Over the past several years, I’ve made minor annual adjustments to our investment portfolio – harvesting capital gains, rebalancing, and adding fresh capital.

This is what our portfolio looks like as of early 2019.


  • Mid 2018: Seller financed mortgage ballooned out (A bond became a bunch of cash)
  • Late 2018: Sold some bonds, bought equities (unwinding last year’s change)
  • Late 2018:
    • harvested long term capital gains
    • rebalanced portfolio to target asset allocation –  Stocks were down, international more so than US, so added funds to international stocks

I’ll review all of these bullet points, but first an asset allocation snapshot:

GCC Asset Allocation

As of mid-January 2019, according to Personal Capital our portfolio looks like this:

Total net worth declined about 5% for the year, as the overall market declined.

**DATA BLOCK:**
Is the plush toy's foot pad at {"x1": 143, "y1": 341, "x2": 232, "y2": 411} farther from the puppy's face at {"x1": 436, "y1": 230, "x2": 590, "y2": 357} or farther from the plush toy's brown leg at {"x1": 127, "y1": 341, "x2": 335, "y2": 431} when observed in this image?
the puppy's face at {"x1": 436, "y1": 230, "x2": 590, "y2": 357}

**TASK STATEMENT:** Reproduce the portfolio update from the part that opens with the words containing "This is what" through the words "last year’s change)", swapping "equities" for "index funds".

**WORKED ANSWER:**
This is what our portfolio looks like as of early 2019.


  • Mid 2018: Seller financed mortgage ballooned out (A bond became a bunch of cash)
  • Late 2018: Sold some bonds, bought index funds (unwinding last year’s change)